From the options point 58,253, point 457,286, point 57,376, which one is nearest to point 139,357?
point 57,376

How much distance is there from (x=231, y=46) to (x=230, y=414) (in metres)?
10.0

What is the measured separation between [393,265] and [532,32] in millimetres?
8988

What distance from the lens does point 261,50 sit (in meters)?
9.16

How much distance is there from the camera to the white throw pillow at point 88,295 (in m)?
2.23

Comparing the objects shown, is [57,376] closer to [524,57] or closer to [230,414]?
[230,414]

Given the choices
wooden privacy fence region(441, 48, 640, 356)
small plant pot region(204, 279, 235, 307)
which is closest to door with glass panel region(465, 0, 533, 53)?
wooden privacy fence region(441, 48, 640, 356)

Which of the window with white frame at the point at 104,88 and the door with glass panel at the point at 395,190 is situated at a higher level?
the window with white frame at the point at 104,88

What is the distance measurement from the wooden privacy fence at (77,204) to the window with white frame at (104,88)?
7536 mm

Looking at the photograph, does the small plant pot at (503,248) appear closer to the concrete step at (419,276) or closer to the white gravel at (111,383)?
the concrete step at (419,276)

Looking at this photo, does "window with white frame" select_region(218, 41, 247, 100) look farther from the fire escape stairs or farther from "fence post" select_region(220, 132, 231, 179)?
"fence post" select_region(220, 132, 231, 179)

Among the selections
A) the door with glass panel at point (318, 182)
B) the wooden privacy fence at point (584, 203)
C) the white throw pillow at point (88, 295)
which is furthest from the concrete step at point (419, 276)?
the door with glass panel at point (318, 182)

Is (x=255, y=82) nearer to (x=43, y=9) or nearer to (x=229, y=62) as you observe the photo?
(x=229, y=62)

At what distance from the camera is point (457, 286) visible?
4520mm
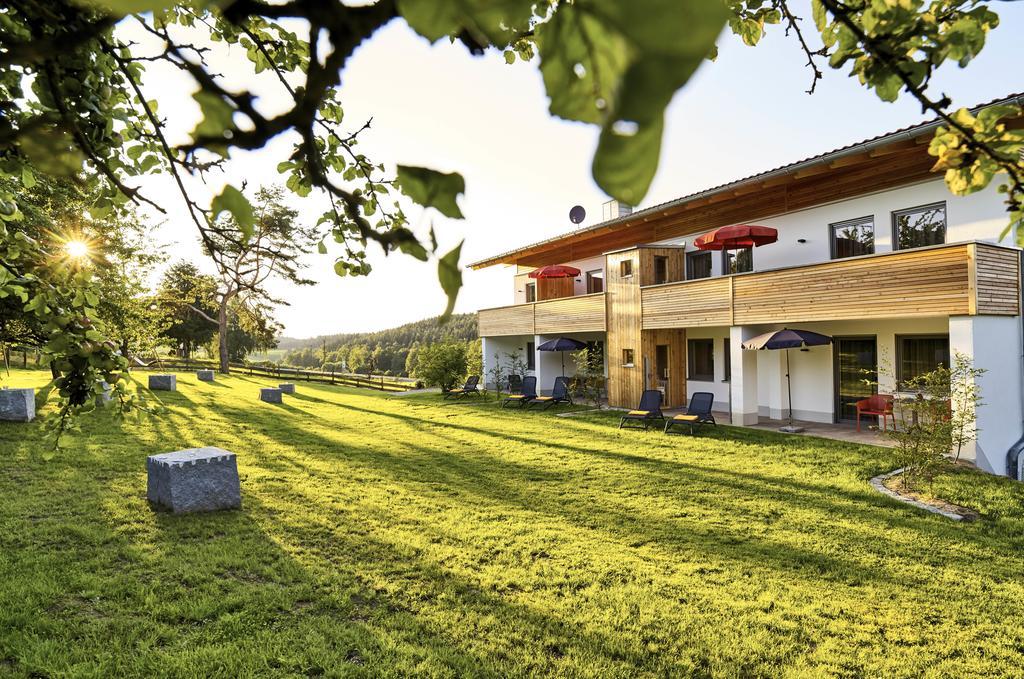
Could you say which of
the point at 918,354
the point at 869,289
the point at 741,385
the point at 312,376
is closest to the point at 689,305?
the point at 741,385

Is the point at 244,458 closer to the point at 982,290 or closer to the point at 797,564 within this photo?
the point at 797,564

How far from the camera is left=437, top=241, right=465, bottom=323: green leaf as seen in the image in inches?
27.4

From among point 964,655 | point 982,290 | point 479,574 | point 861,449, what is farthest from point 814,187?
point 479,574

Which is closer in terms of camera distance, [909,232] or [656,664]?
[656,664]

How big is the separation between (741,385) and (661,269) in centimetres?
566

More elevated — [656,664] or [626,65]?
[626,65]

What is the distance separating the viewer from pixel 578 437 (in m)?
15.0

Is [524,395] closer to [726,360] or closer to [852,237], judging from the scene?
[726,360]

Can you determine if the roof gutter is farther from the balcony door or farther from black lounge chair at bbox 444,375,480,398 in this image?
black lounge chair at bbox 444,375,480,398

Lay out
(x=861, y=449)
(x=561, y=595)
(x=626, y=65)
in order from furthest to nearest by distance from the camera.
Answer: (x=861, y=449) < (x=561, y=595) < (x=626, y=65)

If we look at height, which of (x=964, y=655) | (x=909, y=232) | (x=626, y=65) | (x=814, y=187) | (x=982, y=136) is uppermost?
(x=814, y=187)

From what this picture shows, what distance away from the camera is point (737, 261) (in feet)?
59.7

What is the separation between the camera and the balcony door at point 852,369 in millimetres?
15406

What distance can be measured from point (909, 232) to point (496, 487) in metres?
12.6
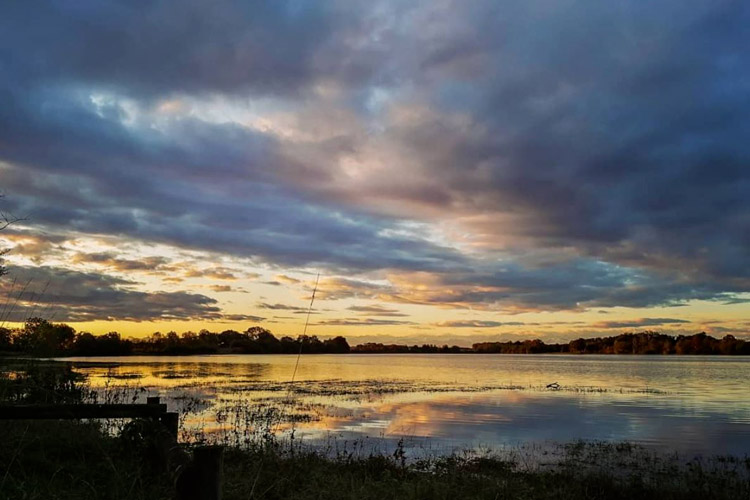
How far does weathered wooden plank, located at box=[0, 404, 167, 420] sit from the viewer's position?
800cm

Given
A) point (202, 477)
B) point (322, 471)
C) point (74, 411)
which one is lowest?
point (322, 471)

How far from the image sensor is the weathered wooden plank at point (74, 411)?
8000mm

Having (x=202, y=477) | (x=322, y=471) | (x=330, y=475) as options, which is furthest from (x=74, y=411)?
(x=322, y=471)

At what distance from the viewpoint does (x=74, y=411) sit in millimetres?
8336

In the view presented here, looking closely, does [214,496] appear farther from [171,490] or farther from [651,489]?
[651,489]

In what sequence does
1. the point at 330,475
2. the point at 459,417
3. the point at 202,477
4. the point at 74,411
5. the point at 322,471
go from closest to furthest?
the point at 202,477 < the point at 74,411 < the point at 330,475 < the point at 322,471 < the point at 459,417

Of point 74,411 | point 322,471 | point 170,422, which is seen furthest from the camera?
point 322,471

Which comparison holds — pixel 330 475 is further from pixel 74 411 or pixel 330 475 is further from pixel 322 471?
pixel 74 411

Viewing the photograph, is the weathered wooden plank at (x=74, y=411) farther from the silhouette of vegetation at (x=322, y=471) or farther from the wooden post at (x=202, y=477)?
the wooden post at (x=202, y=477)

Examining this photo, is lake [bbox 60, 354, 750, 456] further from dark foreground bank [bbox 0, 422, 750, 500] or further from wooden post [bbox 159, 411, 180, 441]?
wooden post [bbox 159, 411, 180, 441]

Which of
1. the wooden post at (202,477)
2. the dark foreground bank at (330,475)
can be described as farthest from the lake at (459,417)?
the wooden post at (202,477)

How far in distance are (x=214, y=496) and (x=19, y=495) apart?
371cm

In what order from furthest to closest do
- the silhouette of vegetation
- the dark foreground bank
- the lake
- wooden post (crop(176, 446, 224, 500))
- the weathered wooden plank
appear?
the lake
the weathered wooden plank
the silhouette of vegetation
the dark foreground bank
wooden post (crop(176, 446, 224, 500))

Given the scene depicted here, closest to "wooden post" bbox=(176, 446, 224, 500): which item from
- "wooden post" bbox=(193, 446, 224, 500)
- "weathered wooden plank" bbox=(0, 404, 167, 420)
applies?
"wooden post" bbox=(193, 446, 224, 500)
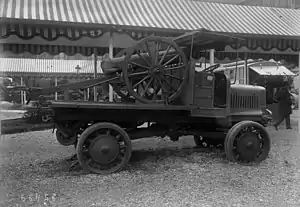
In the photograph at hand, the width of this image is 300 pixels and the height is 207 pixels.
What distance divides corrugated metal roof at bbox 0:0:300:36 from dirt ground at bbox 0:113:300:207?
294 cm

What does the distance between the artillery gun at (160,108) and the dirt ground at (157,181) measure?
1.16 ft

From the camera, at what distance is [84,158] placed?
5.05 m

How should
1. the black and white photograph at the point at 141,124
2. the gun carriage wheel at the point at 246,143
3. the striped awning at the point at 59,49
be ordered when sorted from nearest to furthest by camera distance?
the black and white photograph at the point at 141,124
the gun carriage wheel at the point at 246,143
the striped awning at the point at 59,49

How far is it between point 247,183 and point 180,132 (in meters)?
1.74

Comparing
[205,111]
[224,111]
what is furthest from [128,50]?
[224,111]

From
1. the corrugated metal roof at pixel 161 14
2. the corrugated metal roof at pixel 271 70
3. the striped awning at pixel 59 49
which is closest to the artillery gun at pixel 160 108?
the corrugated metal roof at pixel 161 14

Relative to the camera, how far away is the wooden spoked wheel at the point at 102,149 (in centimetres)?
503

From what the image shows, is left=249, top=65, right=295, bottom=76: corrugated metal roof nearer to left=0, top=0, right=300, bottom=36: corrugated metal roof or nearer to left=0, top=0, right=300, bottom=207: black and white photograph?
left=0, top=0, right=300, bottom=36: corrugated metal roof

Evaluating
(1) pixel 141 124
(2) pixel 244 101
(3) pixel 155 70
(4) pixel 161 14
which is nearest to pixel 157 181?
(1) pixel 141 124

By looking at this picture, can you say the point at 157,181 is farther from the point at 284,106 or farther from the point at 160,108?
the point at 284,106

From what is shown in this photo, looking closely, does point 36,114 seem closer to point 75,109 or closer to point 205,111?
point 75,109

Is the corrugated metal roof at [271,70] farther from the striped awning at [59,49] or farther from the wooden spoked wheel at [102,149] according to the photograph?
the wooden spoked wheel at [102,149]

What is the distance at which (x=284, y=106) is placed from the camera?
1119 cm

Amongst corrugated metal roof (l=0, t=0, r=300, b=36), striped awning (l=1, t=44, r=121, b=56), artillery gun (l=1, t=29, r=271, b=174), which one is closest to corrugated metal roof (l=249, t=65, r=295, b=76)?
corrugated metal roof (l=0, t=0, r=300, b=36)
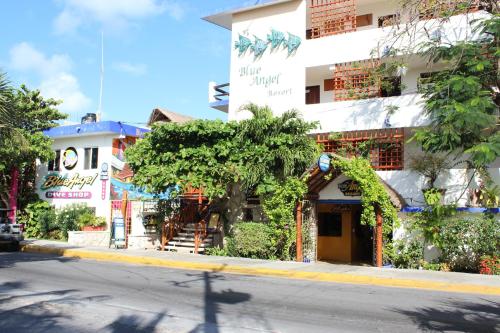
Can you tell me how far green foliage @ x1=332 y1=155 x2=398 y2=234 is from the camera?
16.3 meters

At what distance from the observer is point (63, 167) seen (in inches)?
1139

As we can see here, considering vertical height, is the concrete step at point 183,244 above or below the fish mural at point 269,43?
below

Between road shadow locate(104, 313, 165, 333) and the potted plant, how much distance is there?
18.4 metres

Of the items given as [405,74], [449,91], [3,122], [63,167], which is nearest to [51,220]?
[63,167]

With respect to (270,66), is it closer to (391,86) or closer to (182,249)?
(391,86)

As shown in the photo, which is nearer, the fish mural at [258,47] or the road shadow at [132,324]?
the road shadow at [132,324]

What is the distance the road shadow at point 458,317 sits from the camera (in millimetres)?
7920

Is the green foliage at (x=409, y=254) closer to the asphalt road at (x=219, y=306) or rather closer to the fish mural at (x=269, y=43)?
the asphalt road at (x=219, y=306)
* * *
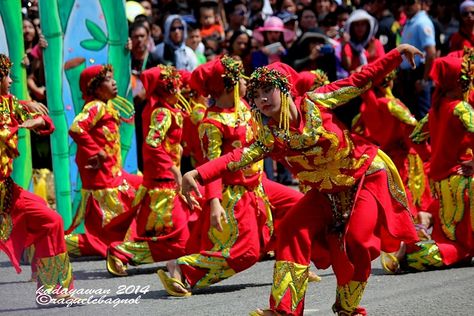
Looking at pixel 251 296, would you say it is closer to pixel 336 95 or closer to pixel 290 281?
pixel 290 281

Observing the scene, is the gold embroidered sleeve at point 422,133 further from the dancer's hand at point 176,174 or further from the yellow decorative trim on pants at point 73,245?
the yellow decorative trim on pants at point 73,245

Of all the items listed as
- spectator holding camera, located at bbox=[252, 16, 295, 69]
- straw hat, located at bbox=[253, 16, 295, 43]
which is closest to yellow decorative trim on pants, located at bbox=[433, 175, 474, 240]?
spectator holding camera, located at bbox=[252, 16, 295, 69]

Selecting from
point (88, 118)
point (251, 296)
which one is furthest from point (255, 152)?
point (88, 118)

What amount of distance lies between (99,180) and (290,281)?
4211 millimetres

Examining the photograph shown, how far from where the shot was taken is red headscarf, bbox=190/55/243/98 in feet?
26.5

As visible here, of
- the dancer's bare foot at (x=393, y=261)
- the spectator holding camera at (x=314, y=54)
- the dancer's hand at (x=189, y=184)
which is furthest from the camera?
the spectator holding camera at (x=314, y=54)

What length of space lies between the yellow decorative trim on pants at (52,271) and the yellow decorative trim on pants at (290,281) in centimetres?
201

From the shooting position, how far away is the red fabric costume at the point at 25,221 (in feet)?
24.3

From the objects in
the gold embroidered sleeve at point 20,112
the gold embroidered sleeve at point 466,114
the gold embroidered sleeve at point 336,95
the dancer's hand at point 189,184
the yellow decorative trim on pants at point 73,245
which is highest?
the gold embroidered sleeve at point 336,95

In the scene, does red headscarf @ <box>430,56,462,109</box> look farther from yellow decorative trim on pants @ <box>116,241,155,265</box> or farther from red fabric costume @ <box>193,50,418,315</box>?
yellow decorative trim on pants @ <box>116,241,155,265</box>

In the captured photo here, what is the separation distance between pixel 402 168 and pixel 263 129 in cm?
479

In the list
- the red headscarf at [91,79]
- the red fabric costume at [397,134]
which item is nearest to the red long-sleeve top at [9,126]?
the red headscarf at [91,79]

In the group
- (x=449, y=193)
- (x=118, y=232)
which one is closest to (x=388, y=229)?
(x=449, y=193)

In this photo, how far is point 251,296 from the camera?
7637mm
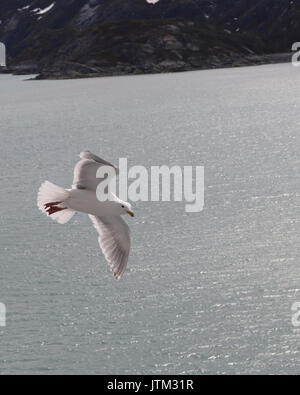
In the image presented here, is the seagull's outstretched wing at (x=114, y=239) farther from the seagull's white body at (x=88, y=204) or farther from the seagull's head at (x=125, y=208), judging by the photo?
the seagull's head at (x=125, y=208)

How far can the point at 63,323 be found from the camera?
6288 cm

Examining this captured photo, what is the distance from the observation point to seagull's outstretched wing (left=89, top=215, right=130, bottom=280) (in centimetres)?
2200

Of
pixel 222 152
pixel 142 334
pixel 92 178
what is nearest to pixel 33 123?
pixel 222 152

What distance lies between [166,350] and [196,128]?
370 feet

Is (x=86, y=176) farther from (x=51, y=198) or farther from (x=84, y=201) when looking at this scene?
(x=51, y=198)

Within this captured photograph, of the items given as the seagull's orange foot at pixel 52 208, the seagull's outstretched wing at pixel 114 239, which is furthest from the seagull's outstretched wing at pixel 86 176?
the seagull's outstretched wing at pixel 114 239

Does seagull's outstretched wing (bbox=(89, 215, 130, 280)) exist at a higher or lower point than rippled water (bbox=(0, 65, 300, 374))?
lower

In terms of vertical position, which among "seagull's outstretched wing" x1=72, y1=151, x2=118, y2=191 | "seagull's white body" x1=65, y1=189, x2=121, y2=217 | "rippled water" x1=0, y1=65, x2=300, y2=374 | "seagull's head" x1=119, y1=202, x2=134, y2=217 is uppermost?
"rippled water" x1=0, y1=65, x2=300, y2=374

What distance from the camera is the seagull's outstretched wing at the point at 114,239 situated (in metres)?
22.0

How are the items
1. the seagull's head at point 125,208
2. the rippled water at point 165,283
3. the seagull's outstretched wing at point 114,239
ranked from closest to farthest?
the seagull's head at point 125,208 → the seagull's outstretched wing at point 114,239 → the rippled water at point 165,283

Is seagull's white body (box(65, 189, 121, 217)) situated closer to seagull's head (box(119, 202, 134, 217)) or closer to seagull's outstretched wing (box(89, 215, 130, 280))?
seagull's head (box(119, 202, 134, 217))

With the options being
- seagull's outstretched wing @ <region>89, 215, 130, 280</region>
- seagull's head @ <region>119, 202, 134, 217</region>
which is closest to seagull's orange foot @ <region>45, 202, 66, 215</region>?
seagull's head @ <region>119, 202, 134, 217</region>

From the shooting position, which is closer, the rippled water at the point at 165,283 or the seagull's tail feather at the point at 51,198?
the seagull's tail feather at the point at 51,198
* * *
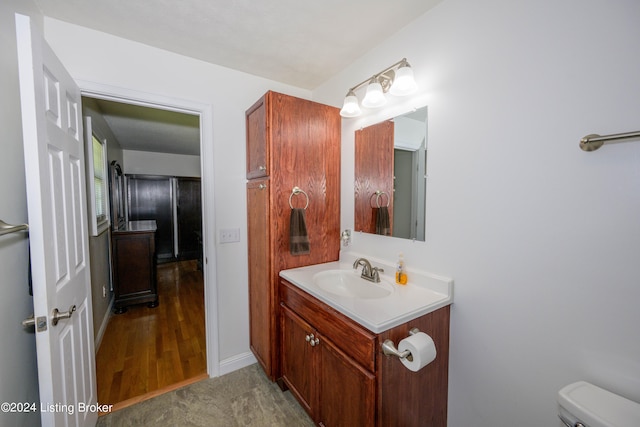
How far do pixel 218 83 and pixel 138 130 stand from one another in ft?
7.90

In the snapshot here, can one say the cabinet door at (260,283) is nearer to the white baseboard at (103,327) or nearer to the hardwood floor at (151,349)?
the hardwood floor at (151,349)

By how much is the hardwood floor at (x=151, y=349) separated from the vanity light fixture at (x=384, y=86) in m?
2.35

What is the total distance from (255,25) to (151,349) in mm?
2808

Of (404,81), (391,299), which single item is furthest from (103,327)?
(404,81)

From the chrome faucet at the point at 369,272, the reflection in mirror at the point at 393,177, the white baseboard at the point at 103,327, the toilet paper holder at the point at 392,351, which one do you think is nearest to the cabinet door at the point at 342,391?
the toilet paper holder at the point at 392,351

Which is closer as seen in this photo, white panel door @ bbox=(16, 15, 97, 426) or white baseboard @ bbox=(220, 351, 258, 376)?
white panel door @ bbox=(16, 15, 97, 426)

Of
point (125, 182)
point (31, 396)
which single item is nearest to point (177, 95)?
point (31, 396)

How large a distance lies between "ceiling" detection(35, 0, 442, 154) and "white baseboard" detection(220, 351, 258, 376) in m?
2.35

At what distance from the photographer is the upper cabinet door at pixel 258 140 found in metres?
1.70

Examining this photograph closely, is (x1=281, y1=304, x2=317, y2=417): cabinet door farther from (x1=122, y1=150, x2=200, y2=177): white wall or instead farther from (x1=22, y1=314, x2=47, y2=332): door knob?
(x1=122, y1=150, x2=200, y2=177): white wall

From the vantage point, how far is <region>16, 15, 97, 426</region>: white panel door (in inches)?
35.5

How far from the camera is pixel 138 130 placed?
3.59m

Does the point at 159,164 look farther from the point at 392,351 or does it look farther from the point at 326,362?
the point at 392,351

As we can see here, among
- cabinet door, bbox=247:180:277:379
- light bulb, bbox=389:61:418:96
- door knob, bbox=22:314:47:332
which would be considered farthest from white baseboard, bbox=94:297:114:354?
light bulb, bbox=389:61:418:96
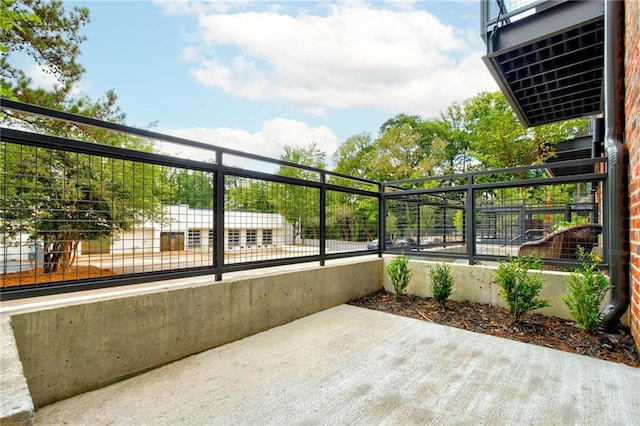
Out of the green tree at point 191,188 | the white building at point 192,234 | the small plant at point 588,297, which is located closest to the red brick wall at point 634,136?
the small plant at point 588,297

▶ Task instructions
Pick out each line in the records that contains the string "sleeve", treating uppercase and lowercase as different.

▶ Output
Observing the scene, is the gold embroidered sleeve at point 422,133 further from the dancer's hand at point 176,174 or further from the yellow decorative trim on pants at point 73,245?
the gold embroidered sleeve at point 20,112
the gold embroidered sleeve at point 466,114
the gold embroidered sleeve at point 336,95
the gold embroidered sleeve at point 336,95
which item is nearest to the red long-sleeve top at [9,126]?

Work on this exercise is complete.